Тогда, осознав в нем еще живого человека, братия спохватилась и несколько раз выносила Евсения на воздух; так и мещане проветривают время от времени содержимое глубоких укладок. Прикрытый кисейкой от комаров, святой недвижно, как чурбак, лежал на соломенном тюфячке, маленький и уже подсушенный знойкими ветерками смерти. На четвертые сутки, когда освоились со светом его ослабевшие глаза, его перенесли по собственной просьбе ближе к берегу и подсунули под спину мешок с мякиной, чтоб святой мог сидеть и видеть… Должно быть, многое переменилось за те десятки лет, которые пролежал Евсевий в своей прижизненней могиле. Цветистые зеленые пятна сумбурно распускались впереди, а в них качались алые шары, и он обиженно покачал головой, когда ему сказали, что это шиповный куст, сплошь облитый цветами. Нет, видно, его обманывали!.. Сюда, где раньше сладостно тешила слух тишина, врывалось теперь перебойное гуденье локомобиля, а там, где ускользающая Соть мощно взбегала в небо, простиралось серое первозданное месиво; да и то немногое, что еще доступно было глазу, застилало старческой слезой. Он огорченно отвернулся к братии и, с трудом разглядев их озабоченные лица, понял, что от него, пока не утерял дара речи, ждут они последнего поученья.

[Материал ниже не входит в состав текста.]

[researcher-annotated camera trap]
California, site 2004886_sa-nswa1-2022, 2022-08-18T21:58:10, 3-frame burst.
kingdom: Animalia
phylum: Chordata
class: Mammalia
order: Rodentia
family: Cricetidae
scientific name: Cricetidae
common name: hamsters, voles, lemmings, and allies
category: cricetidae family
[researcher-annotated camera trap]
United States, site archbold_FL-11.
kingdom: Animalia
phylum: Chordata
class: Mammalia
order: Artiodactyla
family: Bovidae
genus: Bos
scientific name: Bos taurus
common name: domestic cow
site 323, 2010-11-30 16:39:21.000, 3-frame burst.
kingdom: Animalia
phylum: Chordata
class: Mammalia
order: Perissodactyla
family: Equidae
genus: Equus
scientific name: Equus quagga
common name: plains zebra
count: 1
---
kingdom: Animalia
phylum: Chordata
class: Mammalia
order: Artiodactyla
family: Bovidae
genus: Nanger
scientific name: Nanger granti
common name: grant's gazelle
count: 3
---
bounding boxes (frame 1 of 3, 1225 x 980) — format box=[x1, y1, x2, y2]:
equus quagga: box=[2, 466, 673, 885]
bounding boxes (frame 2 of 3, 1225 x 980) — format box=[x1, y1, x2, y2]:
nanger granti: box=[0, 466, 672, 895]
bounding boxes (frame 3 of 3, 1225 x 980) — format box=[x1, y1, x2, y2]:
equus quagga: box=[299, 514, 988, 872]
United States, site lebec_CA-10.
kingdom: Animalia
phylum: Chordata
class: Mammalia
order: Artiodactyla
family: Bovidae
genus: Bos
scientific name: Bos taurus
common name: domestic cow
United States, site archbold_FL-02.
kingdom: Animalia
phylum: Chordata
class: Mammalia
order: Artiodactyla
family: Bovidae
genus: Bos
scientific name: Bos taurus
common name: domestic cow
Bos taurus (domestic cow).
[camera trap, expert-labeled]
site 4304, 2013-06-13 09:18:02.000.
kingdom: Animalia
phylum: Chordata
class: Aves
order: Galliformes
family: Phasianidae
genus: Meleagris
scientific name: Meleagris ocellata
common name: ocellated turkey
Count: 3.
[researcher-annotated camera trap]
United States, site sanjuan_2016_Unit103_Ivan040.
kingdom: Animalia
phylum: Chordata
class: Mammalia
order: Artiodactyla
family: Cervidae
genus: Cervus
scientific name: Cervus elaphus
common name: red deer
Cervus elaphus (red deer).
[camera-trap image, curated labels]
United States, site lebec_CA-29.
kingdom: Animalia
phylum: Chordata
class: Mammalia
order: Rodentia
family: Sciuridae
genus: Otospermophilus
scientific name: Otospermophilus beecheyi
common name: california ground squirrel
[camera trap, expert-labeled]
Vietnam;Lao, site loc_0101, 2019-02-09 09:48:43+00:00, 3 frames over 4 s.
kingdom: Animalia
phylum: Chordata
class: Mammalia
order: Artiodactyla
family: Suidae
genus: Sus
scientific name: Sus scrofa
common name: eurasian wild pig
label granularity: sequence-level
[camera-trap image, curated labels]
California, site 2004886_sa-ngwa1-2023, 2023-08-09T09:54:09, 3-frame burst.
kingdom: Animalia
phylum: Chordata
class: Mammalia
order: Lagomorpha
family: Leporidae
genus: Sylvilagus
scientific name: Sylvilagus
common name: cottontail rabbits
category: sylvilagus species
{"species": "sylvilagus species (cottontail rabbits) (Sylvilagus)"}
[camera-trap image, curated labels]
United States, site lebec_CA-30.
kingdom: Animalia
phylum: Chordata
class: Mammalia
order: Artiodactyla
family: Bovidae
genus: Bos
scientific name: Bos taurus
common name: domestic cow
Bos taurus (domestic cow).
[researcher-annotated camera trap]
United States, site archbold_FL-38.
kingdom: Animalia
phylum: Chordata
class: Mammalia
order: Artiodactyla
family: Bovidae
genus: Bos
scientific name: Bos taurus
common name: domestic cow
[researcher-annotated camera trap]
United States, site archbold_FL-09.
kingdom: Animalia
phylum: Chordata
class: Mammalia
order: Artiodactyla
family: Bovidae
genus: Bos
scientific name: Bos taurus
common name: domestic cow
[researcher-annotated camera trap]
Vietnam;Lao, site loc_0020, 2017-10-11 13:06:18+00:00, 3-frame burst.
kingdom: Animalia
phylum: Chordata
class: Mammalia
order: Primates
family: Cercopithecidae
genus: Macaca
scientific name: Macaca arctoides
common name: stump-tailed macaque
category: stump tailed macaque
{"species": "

Он заволновался, заискал в памяти, но его душевную пустыню не посетили никогда ни истинная страсть, ни путаные муки преступленья. Самый мир был ему не сложнее детской картинки, нарисованной цветным карандашом… Зажмурясь, он с усилием припомнил какой-то пожар, свидетелей которого уже не оставалось в живых; потом вспомнил старца, бывшего до него приманкой богомольцам, – своевольного и умного старика, к которому он питал благоговейную зависть; еще не забыл он пухлую одну барыню, целый час терзавшую его исповедью в грехах, в сравнении с которыми померкали и багровые цвета Содома… она шипуче наваливалась на молчальника прелой грудью, полною мерзости, и самая исповедь ее была блудом. Страшась, что братия разуверится в нем и кинет его, беспомощного, на скитском берегу, он решился на свое последнее униженье.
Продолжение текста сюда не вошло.